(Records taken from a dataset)

----------

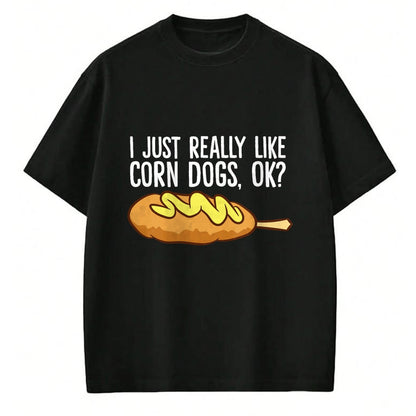 Dog Love Shirt, Dog Lover Gift T-Shirt/Hoodie/Sweatshirt HLT00 - I Just Really Like Corn Dogs, Ok Love Corndogs T-Shirt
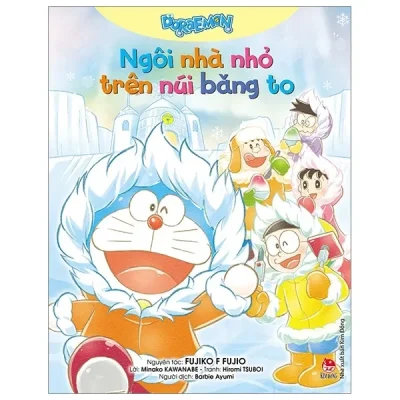 Doraemon: Ngôi Nhà Nhỏ Trên Núi Băng To (2019) - Fujiko F Fujio , Minako Kawanabe, Hiromi Tsuboi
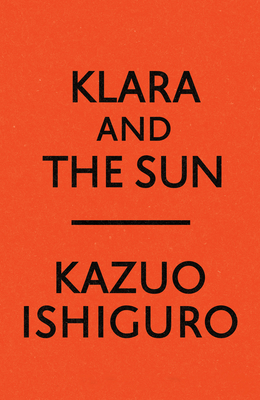 Klara and the Sun: A novel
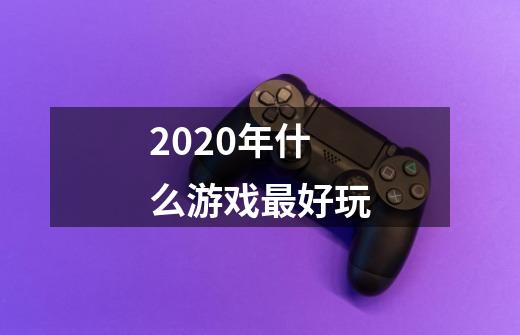 2020年什么游戏最好玩-第1张-游戏资讯-龙启科技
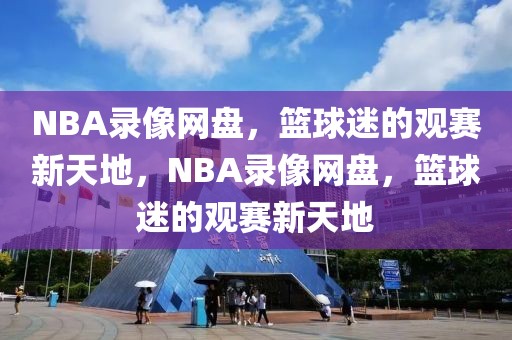 NBA录像网盘，篮球迷的观赛新天地，NBA录像网盘，篮球迷的观赛新天地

----------

What you have to do => Reproduce every line of the listing above word for word, leaving out the pictures.

Task response =>
 Dog Love Shirt, Dog Lover Gift T-Shirt/Hoodie/Sweatshirt HLT00 - I Just Really Like Corn Dogs, Ok Love Corndogs T-Shirt
 Doraemon: Ngôi Nhà Nhỏ Trên Núi Băng To (2019) - Fujiko F Fujio , Minako Kawanabe, Hiromi Tsuboi
 Klara and the Sun: A novel
 2020年什么游戏最好玩-第1张-游戏资讯-龙启科技
 NBA录像网盘，篮球迷的观赛新天地，NBA录像网盘，篮球迷的观赛新天地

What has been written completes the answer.